ROME: Sicily Gov. Nello Musumeci called on the Italian government to declare a state of emergency after nearly 1,000 migrants landed in Sicily from North Africa since last Saturday.
“We cannot carry on like this. Sicily cannot be left alone to carry this burden. Everyone has to play a part, or we will face disaster,” Musumeci told Arab News after Italian news agency ANSA reported on the latest arrival to the island of Lampedusa, late Monday morning — a dinghy overcrowded with around 30 migrants, mostly from Tunisia.
On Sunday, 550 migrants disembarked in the Sicilian port from charity rescue ship Ocean Viking.
Most of them came from Bangladesh, Egypt, Eritrea, Mali and Morocco and were rescued by the NGO vessel from boats in distress in six rescue operations in the Channel of Sicily.
They had to wait for nearly one week in intense heat and crowded conditions on the ship before the Italian Coast Guard authorized the vessel to dock in Pozzallo.
A source in the Italian Coast Guard told Arab News that nearly 15 percent of the migrants who landed in Pozzallo tested positive for coronavirus disease (COVID-19), explaining that the circumstance was “alarming the local population, as the infection rate, in general, was on the rise.”

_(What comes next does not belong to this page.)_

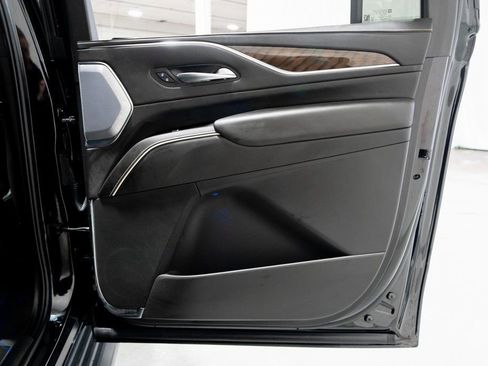 Used 2024 Cadillac Escalade ESV Sport Platinum w/ LPO, ONYX Package image 37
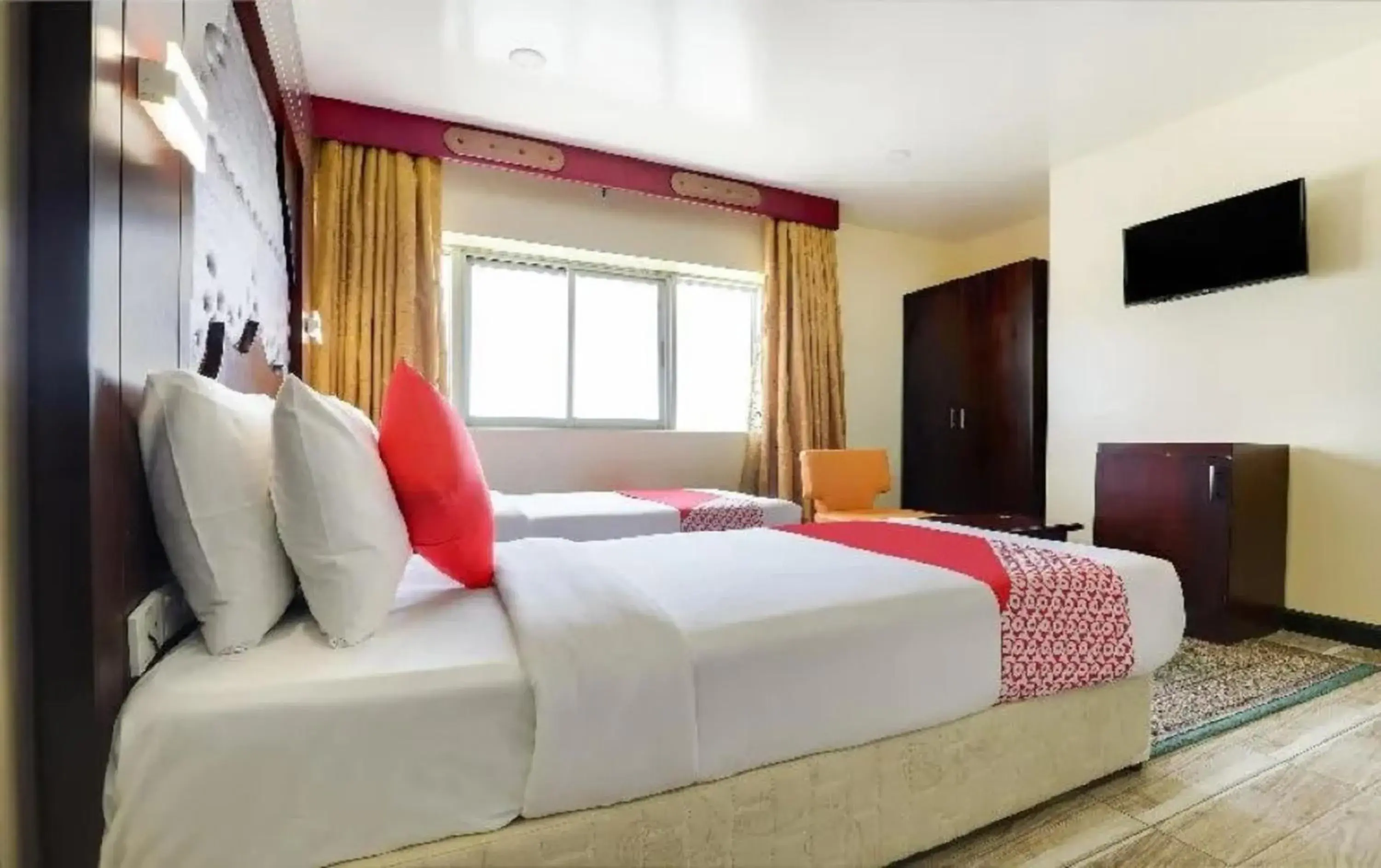 TV and multimedia, Bed in SHH Hotel TV and multimedia, Bed in SHH Hotel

On Saturday, 257 migrants landed in the Port of Trapani after being rescued by the German-operated ship Sea-Watch 3.
Thirty Ocean Viking migrants tested positive for COVID-19, and the remainder went into isolation on the quarantine ship Azzurra, in Pozzallo.
In the local overcrowded reception center, police had to intervene to stop a fight between Moroccan and Sri Lankan migrants.

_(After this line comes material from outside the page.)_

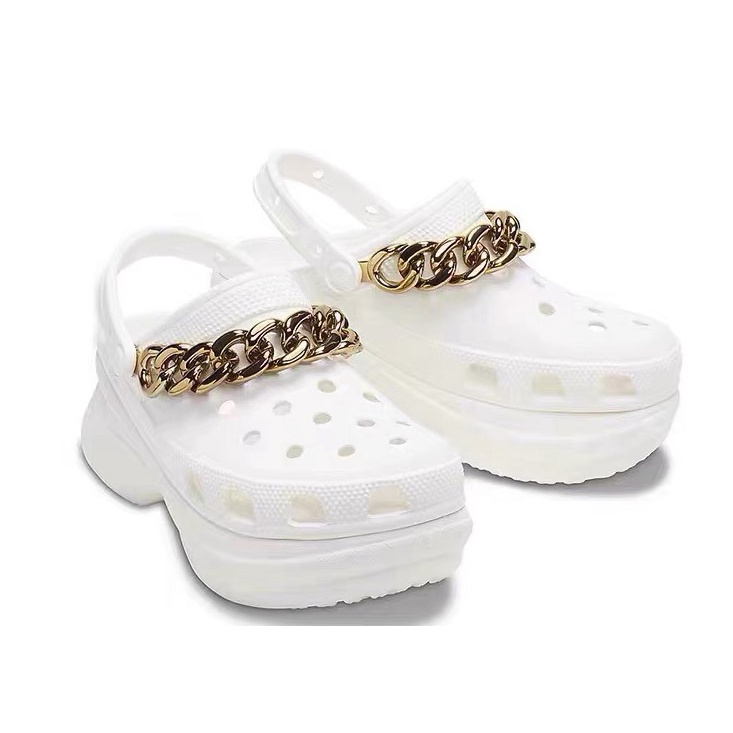 Croc sandal   Classic Bae Clog Chain Embellished / Sandal wanita Crocs classic bae platform by rante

Musumeci said that the arrivals were a sign that the recent missions of Italian ministers to North African states were not yielding the desired objectives.
“The EU keeps turning its attention away from Sicily, where desperate people come to look for a better future that they cannot find in the present condition. We cannot be left alone, and we cannot go on like this,” he said.
Musumeci called on Italian Prime Minister Mario Draghi to send a “strong signal” and declare a “state of emergency.”
“Otherwise, the dangerous mix of increasing numbers of migrants and the rise of COVID-19 infections in Sicily could become explosive,” he said.